Sur le trottoir qui fait face au centre pénitentiaire où est détenu depuis le 14 juin 2004 notre confrère Mohamed Benchicou, le frère du numéro deux du parti dissous, entouré de ses fils et neveux, est accroché à son téléphone portable. Autour de lui des “fidèles” en barbe, tous vêtus de qamis, scrutent le grand portail de la prison. Entre les deux, au milieu de la route, un policier en tenue qui fait face à la foule se tient droit, les mains derrière le dos. Une image à immortaliser que notre photographe tente de saisir sans attirer les foudres des uns et des autres. Une entreprise qu’il abandonne aux cris “d’Allah Akbar” qui résonnent dès que le petit portail de la prison où était détenu, depuis juillet dernier, Ali Benhadj. Ce dernier n’a pas le temps d’en franchir le seuil qu’il est happé par une grappe de barbus qui, en un clin d’œil, ont franchi la route, coupant la circulation pour le rejoindre. Celui qui avait applaudi l’enlèvement des deux diplomates algériens à Baghdad et dont les parents ne pourront peut-être jamais aller se recueillir sur leurs tombes, se prosterne. Le petit groupe qui l’étouffe en fait autant, les policiers encadrent la foule.

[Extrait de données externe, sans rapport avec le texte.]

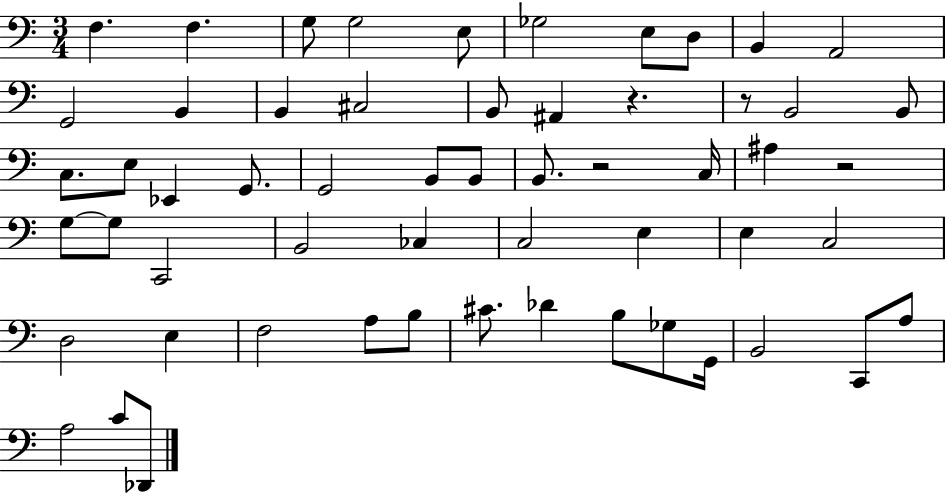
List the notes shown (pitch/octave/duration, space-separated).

F3/q. F3/q. G3/e G3/h E3/e Gb3/h E3/e D3/e B2/q A2/h G2/h B2/q B2/q C#3/h B2/e A#2/q R/q. R/e B2/h B2/e C3/e. E3/e Eb2/q G2/e. G2/h B2/e B2/e B2/e. R/h C3/s A#3/q R/h G3/e G3/e C2/h B2/h CES3/q C3/h E3/q E3/q C3/h D3/h E3/q F3/h A3/e B3/e C#4/e. Db4/q B3/e Gb3/e G2/s B2/h C2/e A3/e A3/h C4/e Db2/e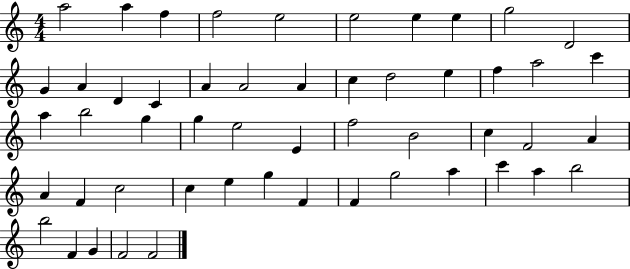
A5/h A5/q F5/q F5/h E5/h E5/h E5/q E5/q G5/h D4/h G4/q A4/q D4/q C4/q A4/q A4/h A4/q C5/q D5/h E5/q F5/q A5/h C6/q A5/q B5/h G5/q G5/q E5/h E4/q F5/h B4/h C5/q F4/h A4/q A4/q F4/q C5/h C5/q E5/q G5/q F4/q F4/q G5/h A5/q C6/q A5/q B5/h B5/h F4/q G4/q F4/h F4/h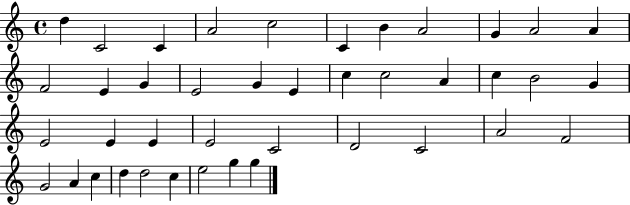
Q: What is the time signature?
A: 4/4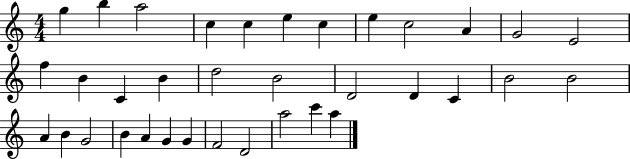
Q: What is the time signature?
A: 4/4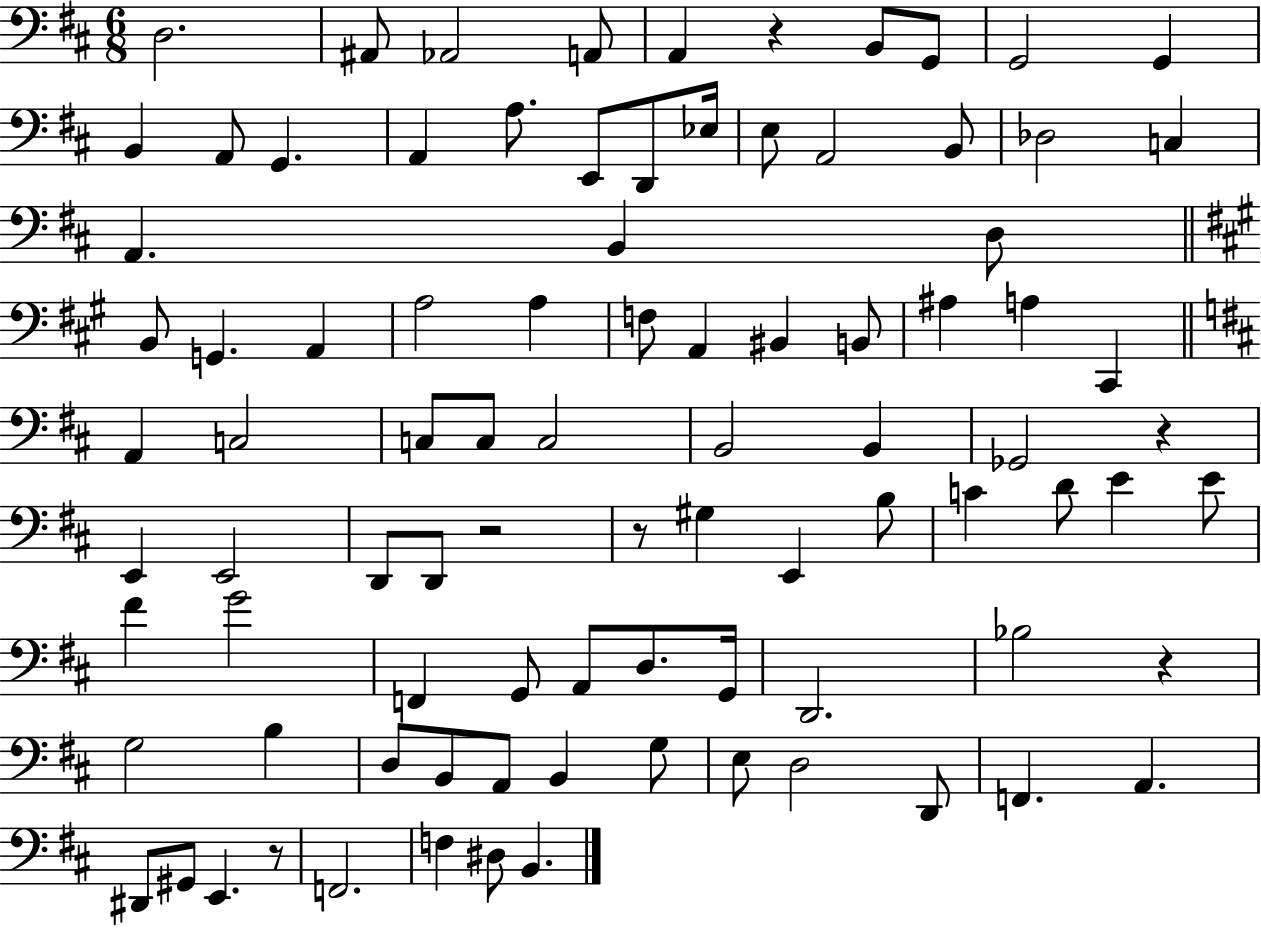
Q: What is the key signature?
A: D major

Il est 18 heures, les conducteurs impatients usent de leurs klaxons pour faire libérer la chaussée. Un geste que rentabilisent les compagnons du bras droit de Abassi Madani. Comme conditionnés par ce boucan, ils accompagnent les cris d’“Allah Akbar” par des gestes de victoire. Sur certains visages se lit la hargne. La rage est exprimée par l’expression du visage du jeune qui conduit la Golf série trois dans laquelle s’engouffrent l’ex-détenu et sa famille. Une voiture de couleur grise, prise d’assaut par un groupe de jeunes et moins jeunes hystériques, qui vont jusqu’à embrasser la carrosserie. “Où sommes-nous ?” s’interroge à haute voix un policier en civil visiblement exaspéré par la scène qui se déroule devant ses yeux et que suivent une centaine de badauds. La question se perd ! Mais qui va oser une réponse ? Pour rappel, Ali Benhadj, incarcéré depuis fin juillet dernier pour avoir glorifié, sur les ondes d’El Jazira, une action terroriste. Il avait “précisé” à ses “frères moudjahidine” qui ont enlevé Ali Belaroussi et Azzedine Belkadi à Baghdad, en Irak, que les défunts n’ont pas été enlevés en tant que citoyens algériens, mais en tant que diplomates. Déclarations, alors, punies par la loi sur la lutte antiterroriste et qui lui ont valu son interpellation par la police le 28 juillet 2005.